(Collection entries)
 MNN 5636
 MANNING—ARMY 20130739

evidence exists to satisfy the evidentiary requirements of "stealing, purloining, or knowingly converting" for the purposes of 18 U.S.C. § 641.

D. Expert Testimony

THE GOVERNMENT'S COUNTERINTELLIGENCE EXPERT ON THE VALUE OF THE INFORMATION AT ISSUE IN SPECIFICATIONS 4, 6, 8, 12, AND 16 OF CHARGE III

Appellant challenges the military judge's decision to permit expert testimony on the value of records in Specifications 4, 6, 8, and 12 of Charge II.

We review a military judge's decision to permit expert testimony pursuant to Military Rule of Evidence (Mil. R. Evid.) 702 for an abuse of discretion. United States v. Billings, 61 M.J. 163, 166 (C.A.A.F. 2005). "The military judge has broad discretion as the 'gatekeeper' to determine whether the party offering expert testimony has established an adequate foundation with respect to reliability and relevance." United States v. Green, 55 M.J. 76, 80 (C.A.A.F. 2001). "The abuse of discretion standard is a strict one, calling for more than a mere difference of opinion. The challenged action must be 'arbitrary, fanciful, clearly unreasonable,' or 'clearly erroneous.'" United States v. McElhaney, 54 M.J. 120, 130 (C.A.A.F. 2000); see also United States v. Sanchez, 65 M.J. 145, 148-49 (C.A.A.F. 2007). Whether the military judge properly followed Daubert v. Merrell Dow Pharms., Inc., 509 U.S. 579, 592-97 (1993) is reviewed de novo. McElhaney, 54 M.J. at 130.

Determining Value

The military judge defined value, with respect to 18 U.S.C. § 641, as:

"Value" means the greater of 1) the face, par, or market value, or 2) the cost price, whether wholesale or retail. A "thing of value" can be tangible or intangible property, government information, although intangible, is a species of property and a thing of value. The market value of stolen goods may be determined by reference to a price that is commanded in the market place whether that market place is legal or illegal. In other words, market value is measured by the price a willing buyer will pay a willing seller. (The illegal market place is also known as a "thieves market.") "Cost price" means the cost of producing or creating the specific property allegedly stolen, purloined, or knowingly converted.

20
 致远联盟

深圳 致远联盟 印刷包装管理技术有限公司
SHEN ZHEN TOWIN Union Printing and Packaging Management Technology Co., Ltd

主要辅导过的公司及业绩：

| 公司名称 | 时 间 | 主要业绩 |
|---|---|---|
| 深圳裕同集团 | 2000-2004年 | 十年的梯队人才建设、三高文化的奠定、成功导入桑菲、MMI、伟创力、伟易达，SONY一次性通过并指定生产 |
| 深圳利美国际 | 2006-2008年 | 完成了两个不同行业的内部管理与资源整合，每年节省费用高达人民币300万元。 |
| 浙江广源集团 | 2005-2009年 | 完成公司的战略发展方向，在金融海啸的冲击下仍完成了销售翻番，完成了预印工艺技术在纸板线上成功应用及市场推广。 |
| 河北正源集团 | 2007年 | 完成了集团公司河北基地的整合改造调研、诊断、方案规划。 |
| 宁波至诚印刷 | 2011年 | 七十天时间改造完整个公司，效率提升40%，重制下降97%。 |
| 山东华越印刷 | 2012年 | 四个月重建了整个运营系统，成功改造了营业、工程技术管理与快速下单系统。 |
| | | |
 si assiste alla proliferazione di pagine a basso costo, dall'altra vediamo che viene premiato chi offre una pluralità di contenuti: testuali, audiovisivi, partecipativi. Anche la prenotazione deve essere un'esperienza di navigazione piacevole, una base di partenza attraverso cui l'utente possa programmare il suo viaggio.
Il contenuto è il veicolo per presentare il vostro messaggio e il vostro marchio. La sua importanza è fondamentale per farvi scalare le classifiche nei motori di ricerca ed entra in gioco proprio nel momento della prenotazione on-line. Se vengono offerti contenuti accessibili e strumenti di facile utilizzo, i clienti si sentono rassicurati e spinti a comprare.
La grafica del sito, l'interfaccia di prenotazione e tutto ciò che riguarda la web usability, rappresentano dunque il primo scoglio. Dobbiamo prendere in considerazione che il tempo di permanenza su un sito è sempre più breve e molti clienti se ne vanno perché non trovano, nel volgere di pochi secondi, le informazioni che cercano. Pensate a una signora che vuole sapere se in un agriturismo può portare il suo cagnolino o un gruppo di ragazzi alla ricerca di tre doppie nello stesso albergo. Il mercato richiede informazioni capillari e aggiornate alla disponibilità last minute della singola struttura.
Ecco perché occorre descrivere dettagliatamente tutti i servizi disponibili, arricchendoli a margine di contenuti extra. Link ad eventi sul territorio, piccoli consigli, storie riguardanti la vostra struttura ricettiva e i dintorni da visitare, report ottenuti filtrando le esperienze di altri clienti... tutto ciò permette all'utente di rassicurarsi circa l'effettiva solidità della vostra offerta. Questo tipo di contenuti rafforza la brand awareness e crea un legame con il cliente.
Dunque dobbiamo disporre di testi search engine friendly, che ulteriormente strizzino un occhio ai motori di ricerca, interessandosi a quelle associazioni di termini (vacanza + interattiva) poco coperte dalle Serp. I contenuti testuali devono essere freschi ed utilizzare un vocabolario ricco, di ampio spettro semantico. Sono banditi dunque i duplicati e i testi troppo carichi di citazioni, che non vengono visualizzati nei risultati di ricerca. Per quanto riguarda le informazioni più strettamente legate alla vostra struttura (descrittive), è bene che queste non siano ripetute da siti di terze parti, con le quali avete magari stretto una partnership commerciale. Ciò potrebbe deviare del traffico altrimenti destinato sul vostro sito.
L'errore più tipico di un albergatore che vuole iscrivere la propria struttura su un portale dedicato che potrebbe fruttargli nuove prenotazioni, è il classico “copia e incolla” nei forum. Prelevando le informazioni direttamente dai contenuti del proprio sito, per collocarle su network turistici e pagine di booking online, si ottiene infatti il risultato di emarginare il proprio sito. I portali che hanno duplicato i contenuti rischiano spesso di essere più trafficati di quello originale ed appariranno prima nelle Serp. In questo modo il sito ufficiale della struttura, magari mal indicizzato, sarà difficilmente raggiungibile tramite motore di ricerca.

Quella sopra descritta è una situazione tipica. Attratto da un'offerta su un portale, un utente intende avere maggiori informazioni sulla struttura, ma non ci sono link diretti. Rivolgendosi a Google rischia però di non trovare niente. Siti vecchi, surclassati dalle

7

**What the exercise asks**
Exactly the lines from the one containing "Quella sopra descritta" through the final line of the records above are needed, copied word for word.

**Exercise result**
Quella sopra descritta è una situazione tipica. Attratto da un'offerta su un portale, un utente intende avere maggiori informazioni sulla struttura, ma non ci sono link diretti. Rivolgendosi a Google rischia però di non trovare niente. Siti vecchi, surclassati dalle

7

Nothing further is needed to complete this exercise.